DAVID BRANCACCIO: Not wanting the "legacy for my children" to be more of the greenhouse gases implicated in global warming, today I took the train to work instead of driving. That and the fact that I'm cheap and the price of gasoline has just gotten awfully expensive: $1.75 a gallon on average nationally...2.35 a gallon at one place I passed as I was leaving California last week. It is the biggest spike for gas prices around the country in recorded history.

I paraphrase here, but the oil industry's explanation for the sudden 12 cent a gallon surge was that you just can't get around that darn law of supply and demand. Americans use more and more gasoline and when the unexpected happens to disrupt supply — a gasoline pipeline breaks in Arizona or an electricity blackout halts six oil refineries — then, as night follows day, the prices will go up.

But this is Public Broadcasting and you expect us to go deeper than that. So let's delve.

The question becomes, why isn't there enough refined gasoline around to get us through the inevitable times when things go wrong?

One answer is that there aren't enough refineries.

PHILIP VERLEGER: In the case of the petroleum industry, I don't think there's been a new refinery built in the United States-- since the mid-70's.

DAVID BRANCACCIO: Philip Verleger runs an energy trend forecasting company based in California.

PHILIP VERLEGER: Gasoline demand goes up, companies do upgrade refineries and make new ones-- ask them to produce cleaner products. But it's-- but there's no real fundamental investment.

DAVID BRANCACCIO: He says there are lots of reasons...including federal antitrust officials telling big oil companies a few years ago that they couldn't merge unless they sold off some of their refineries, which they did. Verleger also says many of us would be upset if someone proposed building a new refinery around the corner. He says instead, what refineries have been doing is spending money to make new fangled gasoline to meet clean air rules.

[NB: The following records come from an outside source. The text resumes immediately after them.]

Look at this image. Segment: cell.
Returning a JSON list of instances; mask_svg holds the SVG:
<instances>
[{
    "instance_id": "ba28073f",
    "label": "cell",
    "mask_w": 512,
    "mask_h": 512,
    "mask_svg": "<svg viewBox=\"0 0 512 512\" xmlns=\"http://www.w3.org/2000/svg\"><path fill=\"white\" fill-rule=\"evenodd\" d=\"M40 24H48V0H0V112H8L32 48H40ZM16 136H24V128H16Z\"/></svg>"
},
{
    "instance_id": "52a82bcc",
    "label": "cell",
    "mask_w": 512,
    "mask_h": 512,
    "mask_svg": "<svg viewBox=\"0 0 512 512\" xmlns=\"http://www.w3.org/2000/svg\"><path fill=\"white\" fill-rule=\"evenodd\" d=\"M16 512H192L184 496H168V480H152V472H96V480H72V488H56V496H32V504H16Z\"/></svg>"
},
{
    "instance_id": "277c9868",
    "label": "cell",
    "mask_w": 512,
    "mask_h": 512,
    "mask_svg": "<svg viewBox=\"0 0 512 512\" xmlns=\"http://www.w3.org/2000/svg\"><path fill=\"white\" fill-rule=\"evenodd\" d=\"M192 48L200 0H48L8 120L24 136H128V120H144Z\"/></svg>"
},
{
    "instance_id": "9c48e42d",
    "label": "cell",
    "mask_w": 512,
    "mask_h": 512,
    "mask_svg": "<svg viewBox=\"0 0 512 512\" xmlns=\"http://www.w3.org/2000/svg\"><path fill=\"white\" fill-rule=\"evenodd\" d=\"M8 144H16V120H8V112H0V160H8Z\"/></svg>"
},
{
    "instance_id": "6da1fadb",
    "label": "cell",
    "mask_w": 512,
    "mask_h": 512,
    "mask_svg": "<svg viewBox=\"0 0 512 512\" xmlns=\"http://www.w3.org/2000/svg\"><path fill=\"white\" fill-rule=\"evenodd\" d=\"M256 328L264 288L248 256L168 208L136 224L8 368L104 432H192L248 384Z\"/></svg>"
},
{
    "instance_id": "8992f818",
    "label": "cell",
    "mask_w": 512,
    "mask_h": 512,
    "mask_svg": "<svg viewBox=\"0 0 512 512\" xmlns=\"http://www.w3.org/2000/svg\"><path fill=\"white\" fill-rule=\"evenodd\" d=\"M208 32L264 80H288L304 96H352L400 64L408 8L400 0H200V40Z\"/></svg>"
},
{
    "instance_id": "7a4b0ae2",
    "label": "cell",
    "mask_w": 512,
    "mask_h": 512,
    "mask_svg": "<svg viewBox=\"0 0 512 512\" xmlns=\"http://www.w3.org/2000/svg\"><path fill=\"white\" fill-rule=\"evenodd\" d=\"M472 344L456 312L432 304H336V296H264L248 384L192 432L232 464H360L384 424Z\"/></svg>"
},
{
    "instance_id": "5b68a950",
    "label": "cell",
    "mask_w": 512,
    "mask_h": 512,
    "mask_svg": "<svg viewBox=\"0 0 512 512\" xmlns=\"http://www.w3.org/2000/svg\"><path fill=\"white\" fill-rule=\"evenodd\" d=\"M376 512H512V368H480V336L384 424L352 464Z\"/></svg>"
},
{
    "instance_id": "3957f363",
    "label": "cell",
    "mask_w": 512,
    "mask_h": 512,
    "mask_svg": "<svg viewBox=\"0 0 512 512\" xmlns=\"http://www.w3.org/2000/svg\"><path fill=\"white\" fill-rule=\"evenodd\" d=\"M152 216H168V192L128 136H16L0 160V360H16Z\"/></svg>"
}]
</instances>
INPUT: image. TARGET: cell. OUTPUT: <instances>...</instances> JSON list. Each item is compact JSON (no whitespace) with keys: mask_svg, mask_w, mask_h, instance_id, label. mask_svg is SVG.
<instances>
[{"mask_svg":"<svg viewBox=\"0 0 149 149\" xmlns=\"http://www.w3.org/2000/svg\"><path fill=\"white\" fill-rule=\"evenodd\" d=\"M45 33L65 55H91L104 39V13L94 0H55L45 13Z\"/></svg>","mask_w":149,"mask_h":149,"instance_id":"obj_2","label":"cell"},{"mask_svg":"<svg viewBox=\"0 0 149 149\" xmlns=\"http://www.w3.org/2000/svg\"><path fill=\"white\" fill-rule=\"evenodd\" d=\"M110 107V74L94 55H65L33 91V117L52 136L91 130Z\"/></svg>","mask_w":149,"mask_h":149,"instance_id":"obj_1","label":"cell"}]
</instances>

PHILIP VERLEGER: We have not been able to resolve in our national debate-- the trade off between building new refining capacity, expanding refining capacity and providing the fuels to these vehicles that Americans want.

DAVID BRANCACCIO: That leads us to a new question: Why should refineries ensure plentiful supplies anyway? Since it's fair to say they do make more money when there's less gasoline. Why spend money to expand capacity if the result is lower gasoline prices? Verleger thinks that allegation is a little far-fetched.

PHILIP VERLEGER: They have the crude oil. They'd like to refine it. And they're really good at this. So-- I just-- you know, that's a story that does not seem to fly.

DAVID BRANCACCIO: Other analysts see it differently. Yesterday, the Rand think tank published a study based on wide discussions with refining industry officials. According to the study, those in the industry are patting themselves on the back for getting so efficient by ridding themselves of so much capacity. The study includes one executive's "happy" thought: "I think the industry has learned that it's okay to fall short on product. There is no reward being long on product or production capability."

In other words, there's no margin in being on the side of the little guy. If you're an investor in one of these refining companies, you may agree with that wholeheartedly. If you're driving somewhere this holiday weekend in a vehicle that requires fossil fuel, you may not. We can all agree on at least one thing, however. The biggest spike in gasoline prices on record is not just a household budget issue. It slows down the entire economy, costing by some estimates, as much as a billion dollars a week. Do the math. At that rate, it could cost us 52 billion dollars a year &%151; almost as much as we got back from the president's latest tax cut.

That's it for now. I'm David Brancaccio. Good night.